When I first heard about the 375th, I kinda dismissed the celebrations as "bread and circuses for the masses."

But upon reflection and discussion with some of those involved, I realized the utmost importance of the event, which I think -- I trust! -- will serve as a re-launch of this truly unique place to live and work.

Perhaps my major inspiration for getting involved was the flow of negativity I heard from friends and colleagues who should know better. Every city has its flaws, but when many of my Montreal peers openly admit that they tell their kids to flee elsewhere because "There's no opportunity here," my blood boils.

What really kills me is that most who say this are successful in their own right; people who stuck through tough times and prospered greatly.
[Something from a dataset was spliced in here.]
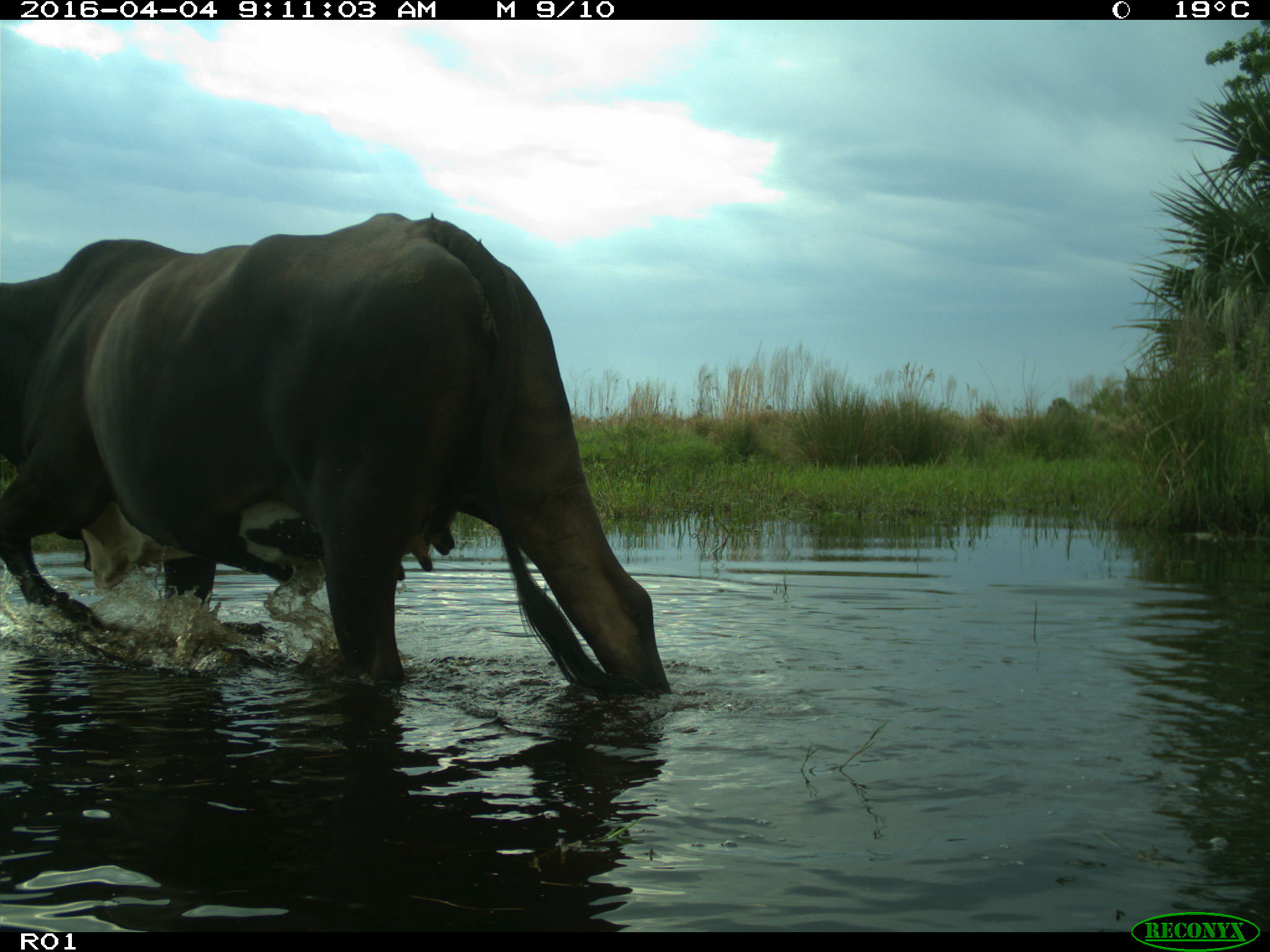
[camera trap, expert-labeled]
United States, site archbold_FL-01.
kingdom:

These are people who built and sold businesses, established powerful personal brands and enjoyed the financial rewards and recognition that go with them.

And these are people who should not just relate to this week's lesson, but can be the poster children for it, namely:

True opportunity lies where there is no opportunity.

It's the macro version of the stock market adage "Buy low, sell high," or golden age baseball star Willie Keeler's advice for success: "Hit 'em where they ain't."

I have OTHER friends (more positive than the ones I reference earlier) who take full advantage of this credo every day. One is an accountant who invests in war-torn and/or economically-devastated countries, counting on their rebound. Another is a guy who bought up whole blocks of crumbling industrial-area for pennies on the dollar, and who now spreads cheer at the countless restaurants, bars and coffee shops that line a neighbourhood in re-birth. Happily, there are many more.

Granted, there's no guarantee and not every "no opportunity" investment is a slam-dunk win.

But the win, if it comes, is always exponentially bigger in an arena that has been counted out, is down on its luck, or is so far-fetched, people give it little credence, if any at all.

(For a perfect example of the latter, you don't have to look any further than Amazon's recent billion-dollar purchase of Twitch.tv, or at the magna-success of YouTube star Pew Die Pie, both exploiting the recent, previously unfathomable, trend of watching and commenting on others playing video games.)

So a little challenge to end this off: print, download or find another way to store this blog post. And when 2018 rolls around, and the "official" celebrations have died down in Montreal, I hope you'll join me in some of the more personal "unofficial" ones of people who were smart enough to find a way to invest in and breathe a new life into this city "way back when"...namely, now.